I despise anti-Western multiculturalism as much as any of you guys do, but here’s the difference- I love and appreciate Western culture without being a jingo. There’s value in every culture’s ways, as well as folly. Our culture is no exception; neither are our brothers in Islam. And in truth, there are a good many publications Muslims have churned out over the years that pay great homage to true conservative values- humility before God, valuing of individual excellence, the tragic nature of human life wrought by geopolitics and human fallibility. It’s true- read The Hundred Names of Allah, The Thousand and One Nights, and The Muqqadimah. Multiculturalism is flawed in saying that there is no objective value and therefore all cultures are equal. The truth is, there IS objective value, and all cultures tap into it in different ways which the wise man ought to value and learn from.
It is a shame that, in defense of Christianity and in opposition to Islam, the author should feel compelled to resort to 15th Century depictions of Christians as good and Muslims as evil. Such characterizations are as invalid and immature as 20th Century depictions of Muslims as all-righteous and civilized and Christians as barbaric and dogmatic. You have sunk to the level of those you despise in publishing this. Be reasonable. Be conservative.
There is truth in both narratives, and there is falsehood in both narratives. Such is true of all narratives. Life is tragic and our vision is distorted. Read your Homer, o ye who would claim the mantle of literature as your shield and sword.
The world really is more interesting than it seems.
Comment 2-
Mr. Dolphin,
Thank you for joining me, my fellow pontificator.
I do not disagree with anything you say on the nature of war or indeed on the nature of Islam (so long as you soberly acknowledge that essentially everything you have said about that very human religion can be said with equal validity about its cousin Christianity.) You detail with vigor the crimes Islam committed. Did not Christianity commit its own crimes? And not even always against its neighbors, but even against its own? Do ‘The Warrior Popes’ or ‘The Sack of Constantinople’ mean anything to you? Beyond the differences of culture and religion, men are men, and they have a tendency to be vicious when not constrained by Leviathan or prudence. I don’t give Islam a pass, nor do I give Christianity one; nor do I praise Islam for attaining the greatest civilization possible, anymore than I do so for Christianity.

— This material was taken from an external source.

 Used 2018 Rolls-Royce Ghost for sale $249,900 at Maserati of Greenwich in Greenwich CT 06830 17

As for the specifics, perhaps it is true that Christianity is indeed the more loving and merciful of the two. As a Christian myself I’d like to believe that. But with the record of history spread before us, none of us should be casting immediate judgments in black and white.
It should easily have been expected that the Christians would retaliate against the siezure of their lands, as much as any other people or culture has done in our own time. Does that make the conquest just and the war proper? Does that elevate our preferred faction on a pedestal above all others? I don’t see their cause as ‘just’ any more than the Muslim conquest previous to it could be called ‘just.’ War is war.

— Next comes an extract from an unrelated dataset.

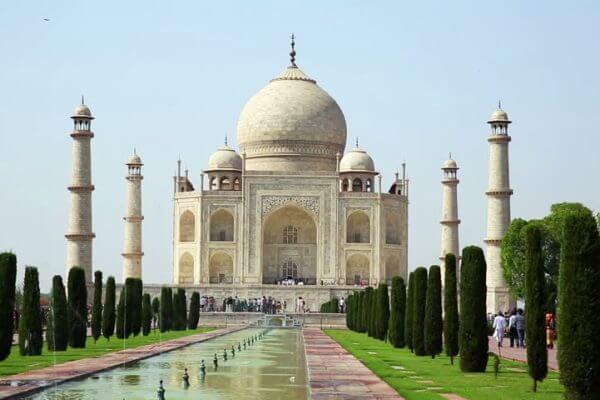 Agra Tajmahal Tour Attraction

In short, Mr. Dolphin, my problem with this article is its self-serving appeals to victimization and its equation of that victimization with our righteousness, a tool of the weak and normally the revolutionary. We proud supporters of the Western tradition need not demonize our neighbors and say that all we have been taught is a lie, just to feel secure and justified in our pride. A Stoic acceptance of the evil on our side and the good on theirs is necessary to accept the good on our side and the evil on theirs.
I think it’s important that the Christian side of the story be shared, especially in light of the visceral attacks on Christianity the last two and half centuries have been host to. But just as the necessity of a return to Founding Virtue does not at all condone or justify the contemporary Right’s humiliating bastardization of the Founders’ beautiful, sublime political philosophy into populist garbage, so a true appreciation of our Christian heritage in the Crusades cannot be based upon an assertion of our self-righteousness and innocent Christian virtue.